Dataset excerpt =>
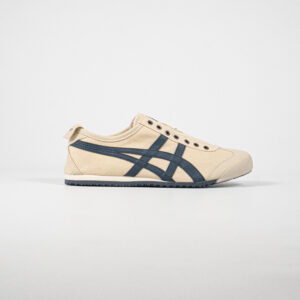 Sepatu Onitsuka Tiger Mexico 66 Slip On Cream Navy Canvas Unisex Sneakers Casual Authentic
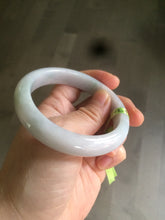 Load image into Gallery viewer, 56mm certified type A 100% Natural white/light green jadeite jade bangle AC10-6859
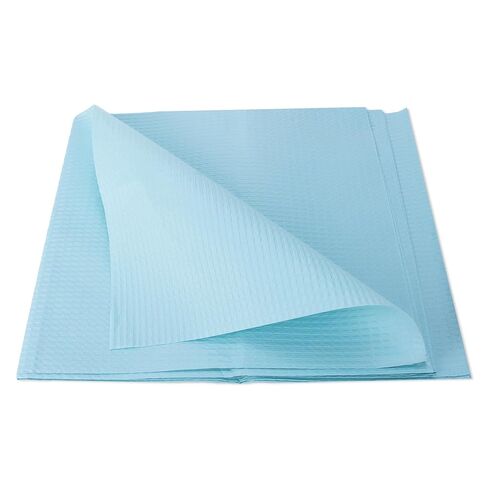 Disposable Drape Sheet, 40in x 48in, Blue Medical Procedure Sheet for Exam, Massage, Bed, and More in Saudi Arabia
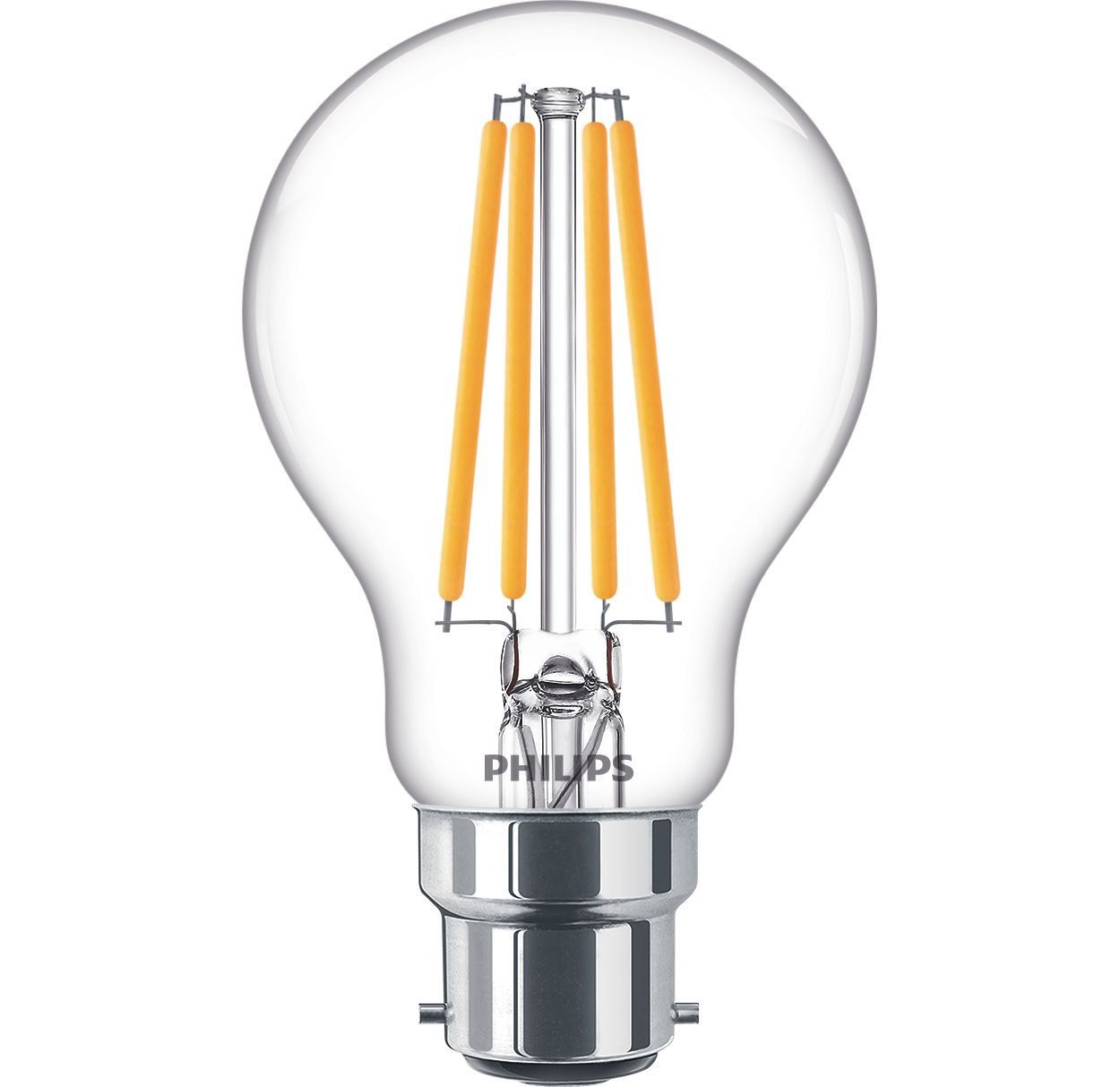 LED Filament-Lampe, transparent, 75W A60 B22 8718699762056 | Philips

Prompt =>
Repeat the data exactly, excluding the pictures.

Result =>
 Sepatu Onitsuka Tiger Mexico 66 Slip On Cream Navy Canvas Unisex Sneakers Casual Authentic
 Load image into Gallery viewer, 56mm certified type A 100% Natural white/light green jadeite jade bangle AC10-6859
 Disposable Drape Sheet, 40in x 48in, Blue Medical Procedure Sheet for Exam, Massage, Bed, and More in Saudi Arabia
 LED Filament-Lampe, transparent, 75W A60 B22 8718699762056 | Philips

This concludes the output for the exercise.